La Corte di Giustizia UE (CGUE) è stata chiamata a pronunciarsi in merito al mancato riconoscimento, da parte dell’Amministrazione tributaria lettone (VID), del diritto di detrarre l’IVA concernente taluni acquisti di beni effettuati da una società locale, in quanto detti acquisti in realtà non avrebbero avuto concretamente luogo.

Richiamando preliminarmente il contesto normativo, la CGUE precisa che, per quanto attiene al diritto dell’Unione:

“Sono soggette all’IVA:

-          le cessioni di beni effettuate a titolo oneroso nel territorio di uno Stato membro da un soggetto passivo che agisce in quanto tale;

-          gli acquisti intracomunitari di beni effettuati a titolo oneroso nel territorio di uno Stato membro da un soggetto passivo che agisce in quanto tale.”

Relativamente alle cessioni:

“Costituisce ‘cessione di beni’ il trasferimento del potere di disporre di un bene materiale come proprietario”.

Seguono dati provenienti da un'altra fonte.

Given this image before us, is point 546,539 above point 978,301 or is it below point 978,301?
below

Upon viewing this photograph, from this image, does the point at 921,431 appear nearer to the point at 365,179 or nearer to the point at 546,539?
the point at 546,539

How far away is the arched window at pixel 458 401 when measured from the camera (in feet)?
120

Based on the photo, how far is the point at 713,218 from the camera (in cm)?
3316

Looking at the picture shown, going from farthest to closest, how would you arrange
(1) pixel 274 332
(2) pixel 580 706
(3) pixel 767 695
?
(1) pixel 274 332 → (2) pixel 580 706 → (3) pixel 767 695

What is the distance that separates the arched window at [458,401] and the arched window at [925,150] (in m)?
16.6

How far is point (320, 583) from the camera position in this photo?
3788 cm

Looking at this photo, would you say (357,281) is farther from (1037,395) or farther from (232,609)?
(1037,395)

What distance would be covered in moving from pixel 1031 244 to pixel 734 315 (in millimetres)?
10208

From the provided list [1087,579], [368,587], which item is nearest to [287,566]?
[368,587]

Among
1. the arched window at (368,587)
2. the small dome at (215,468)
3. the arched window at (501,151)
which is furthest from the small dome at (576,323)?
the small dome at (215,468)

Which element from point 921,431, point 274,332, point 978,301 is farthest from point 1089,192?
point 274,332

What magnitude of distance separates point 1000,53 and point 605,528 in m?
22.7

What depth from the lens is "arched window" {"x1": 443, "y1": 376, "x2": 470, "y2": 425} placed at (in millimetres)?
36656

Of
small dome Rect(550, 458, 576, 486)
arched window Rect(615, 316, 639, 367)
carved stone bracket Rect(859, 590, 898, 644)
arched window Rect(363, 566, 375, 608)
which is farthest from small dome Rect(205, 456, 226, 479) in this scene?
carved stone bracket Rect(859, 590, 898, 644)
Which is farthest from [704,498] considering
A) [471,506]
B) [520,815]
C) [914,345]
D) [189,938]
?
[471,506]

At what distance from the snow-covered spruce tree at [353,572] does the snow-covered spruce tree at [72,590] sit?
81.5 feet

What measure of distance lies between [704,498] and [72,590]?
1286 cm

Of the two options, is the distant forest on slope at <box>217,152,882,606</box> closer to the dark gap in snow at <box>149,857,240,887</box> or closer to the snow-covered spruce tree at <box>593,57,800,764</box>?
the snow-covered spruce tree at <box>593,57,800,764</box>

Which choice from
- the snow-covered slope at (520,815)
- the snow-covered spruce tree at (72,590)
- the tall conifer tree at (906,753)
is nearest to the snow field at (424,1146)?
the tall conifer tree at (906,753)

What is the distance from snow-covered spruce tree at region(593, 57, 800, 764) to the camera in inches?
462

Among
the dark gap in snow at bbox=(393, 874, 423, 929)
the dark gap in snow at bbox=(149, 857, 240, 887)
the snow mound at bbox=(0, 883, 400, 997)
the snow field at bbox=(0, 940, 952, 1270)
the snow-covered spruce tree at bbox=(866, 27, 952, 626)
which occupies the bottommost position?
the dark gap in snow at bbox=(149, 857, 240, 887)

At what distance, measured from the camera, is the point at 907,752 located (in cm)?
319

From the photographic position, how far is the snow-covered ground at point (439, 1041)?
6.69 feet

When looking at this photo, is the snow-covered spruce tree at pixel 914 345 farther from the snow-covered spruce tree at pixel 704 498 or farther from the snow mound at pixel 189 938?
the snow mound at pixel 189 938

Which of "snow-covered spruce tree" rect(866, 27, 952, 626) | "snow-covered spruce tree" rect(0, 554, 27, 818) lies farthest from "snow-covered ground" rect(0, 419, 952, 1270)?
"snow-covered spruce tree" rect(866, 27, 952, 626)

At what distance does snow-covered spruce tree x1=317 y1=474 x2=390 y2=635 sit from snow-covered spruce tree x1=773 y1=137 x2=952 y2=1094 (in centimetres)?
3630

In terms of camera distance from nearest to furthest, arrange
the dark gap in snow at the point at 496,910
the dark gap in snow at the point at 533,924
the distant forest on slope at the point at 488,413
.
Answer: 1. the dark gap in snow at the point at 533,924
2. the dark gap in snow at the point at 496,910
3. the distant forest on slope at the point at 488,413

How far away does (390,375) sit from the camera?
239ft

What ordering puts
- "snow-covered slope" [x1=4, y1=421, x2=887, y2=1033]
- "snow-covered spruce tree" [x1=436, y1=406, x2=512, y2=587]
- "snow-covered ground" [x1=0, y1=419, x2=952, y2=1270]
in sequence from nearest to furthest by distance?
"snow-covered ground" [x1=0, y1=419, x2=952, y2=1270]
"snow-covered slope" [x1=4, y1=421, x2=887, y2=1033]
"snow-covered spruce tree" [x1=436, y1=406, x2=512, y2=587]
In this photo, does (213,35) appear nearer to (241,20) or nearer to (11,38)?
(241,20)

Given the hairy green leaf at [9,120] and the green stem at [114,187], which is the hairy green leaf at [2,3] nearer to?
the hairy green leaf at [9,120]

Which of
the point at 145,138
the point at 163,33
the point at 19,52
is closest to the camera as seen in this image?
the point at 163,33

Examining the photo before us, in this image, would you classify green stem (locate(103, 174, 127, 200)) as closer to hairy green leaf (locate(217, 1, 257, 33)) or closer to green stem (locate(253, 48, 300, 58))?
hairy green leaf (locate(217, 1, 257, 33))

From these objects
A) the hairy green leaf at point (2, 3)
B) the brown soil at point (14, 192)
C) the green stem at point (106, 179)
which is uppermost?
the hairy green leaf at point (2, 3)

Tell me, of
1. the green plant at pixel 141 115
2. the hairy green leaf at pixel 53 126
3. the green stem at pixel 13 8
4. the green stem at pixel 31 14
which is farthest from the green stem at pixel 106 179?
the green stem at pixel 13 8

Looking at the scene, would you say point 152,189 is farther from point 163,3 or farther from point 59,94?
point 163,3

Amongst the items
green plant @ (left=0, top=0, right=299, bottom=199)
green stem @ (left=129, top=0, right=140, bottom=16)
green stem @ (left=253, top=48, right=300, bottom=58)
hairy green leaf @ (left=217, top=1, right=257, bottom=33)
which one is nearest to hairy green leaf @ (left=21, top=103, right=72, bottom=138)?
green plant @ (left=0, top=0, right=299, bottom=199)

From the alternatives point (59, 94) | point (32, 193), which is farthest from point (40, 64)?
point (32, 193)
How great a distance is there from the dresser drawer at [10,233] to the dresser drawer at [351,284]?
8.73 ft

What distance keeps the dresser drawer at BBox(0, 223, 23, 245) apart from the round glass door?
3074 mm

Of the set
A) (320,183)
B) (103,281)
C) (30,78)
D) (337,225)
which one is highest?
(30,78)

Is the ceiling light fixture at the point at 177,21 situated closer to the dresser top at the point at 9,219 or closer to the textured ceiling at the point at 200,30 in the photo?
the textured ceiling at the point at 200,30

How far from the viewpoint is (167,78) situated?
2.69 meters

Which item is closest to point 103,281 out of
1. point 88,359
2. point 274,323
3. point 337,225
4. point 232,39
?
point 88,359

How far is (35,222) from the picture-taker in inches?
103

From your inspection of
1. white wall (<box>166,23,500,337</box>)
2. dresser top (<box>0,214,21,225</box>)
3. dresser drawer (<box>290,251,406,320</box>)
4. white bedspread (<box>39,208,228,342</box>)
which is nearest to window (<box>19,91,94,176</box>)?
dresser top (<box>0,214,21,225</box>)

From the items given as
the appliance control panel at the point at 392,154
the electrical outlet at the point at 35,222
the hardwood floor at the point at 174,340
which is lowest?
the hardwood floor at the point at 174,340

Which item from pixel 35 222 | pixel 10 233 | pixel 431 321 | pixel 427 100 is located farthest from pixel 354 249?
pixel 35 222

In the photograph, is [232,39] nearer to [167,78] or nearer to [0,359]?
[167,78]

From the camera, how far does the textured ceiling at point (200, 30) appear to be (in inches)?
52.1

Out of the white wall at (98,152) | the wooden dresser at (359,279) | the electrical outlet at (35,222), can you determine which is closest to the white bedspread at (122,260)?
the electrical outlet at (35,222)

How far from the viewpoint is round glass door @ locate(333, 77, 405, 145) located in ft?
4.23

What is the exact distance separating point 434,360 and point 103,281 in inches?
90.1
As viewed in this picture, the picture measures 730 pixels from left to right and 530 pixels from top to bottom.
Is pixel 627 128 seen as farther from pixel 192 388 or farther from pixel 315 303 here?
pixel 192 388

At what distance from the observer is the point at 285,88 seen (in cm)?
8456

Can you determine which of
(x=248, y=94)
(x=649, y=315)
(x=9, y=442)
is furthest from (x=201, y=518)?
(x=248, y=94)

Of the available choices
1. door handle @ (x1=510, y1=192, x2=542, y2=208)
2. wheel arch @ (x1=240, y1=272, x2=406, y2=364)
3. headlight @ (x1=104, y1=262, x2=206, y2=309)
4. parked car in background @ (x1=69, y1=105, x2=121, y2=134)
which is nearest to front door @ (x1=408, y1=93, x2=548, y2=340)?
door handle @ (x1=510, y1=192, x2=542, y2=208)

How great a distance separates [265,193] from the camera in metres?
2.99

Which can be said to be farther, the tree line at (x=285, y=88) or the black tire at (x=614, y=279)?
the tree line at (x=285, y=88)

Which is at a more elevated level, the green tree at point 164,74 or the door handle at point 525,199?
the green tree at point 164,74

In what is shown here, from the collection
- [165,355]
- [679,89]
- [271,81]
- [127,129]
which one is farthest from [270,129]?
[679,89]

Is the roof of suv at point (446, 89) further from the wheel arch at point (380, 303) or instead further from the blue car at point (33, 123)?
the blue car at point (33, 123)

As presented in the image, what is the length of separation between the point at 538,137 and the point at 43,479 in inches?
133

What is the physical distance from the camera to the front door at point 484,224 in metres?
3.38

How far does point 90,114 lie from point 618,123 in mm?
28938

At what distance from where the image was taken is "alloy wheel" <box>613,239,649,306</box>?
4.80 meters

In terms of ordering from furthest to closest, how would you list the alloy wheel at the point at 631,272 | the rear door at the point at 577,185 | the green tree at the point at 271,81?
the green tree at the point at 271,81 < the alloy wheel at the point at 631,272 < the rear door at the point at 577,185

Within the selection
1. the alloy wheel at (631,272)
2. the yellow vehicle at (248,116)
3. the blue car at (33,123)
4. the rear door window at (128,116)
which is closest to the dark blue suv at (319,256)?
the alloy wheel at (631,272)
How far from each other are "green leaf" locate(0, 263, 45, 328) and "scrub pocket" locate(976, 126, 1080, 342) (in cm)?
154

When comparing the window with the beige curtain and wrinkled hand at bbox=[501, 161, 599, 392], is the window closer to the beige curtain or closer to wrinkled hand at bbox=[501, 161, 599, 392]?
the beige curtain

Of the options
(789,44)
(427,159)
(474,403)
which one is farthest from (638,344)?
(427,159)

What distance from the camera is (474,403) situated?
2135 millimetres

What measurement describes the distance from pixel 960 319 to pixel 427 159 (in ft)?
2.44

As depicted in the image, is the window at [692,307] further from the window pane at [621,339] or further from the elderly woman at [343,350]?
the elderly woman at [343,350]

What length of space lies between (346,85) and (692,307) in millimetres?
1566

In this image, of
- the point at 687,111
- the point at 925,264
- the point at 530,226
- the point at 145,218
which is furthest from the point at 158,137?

Mentre con riguardo agli acquisti:

“Si considera ‘acquisto intracomunitario di beni’ l’acquisizione del potere di disporre come proprietario di un bene mobile materiale spedito o trasportato dal venditore, dall’acquirente, o per loro conto, a destinazione dell’acquirente, in uno Stato membro diverso dallo Stato membro di partenza della spedizione o del trasporto del bene”.

Inoltre:

“Si considera come luogo della cessione, se il bene è spedito o trasportato dal fornitore, dall’acquirente o da un terzo, il luogo dove il bene si trova al momento iniziale della spedizione o del trasporto a destinazione dell’acquirente”.

Per contro:

“È considerato luogo d’acquisto intracomunitario di beni il luogo in cui i beni si trovano al momento dell’arrivo della spedizione o del trasporto a destinazione dell’acquirente”.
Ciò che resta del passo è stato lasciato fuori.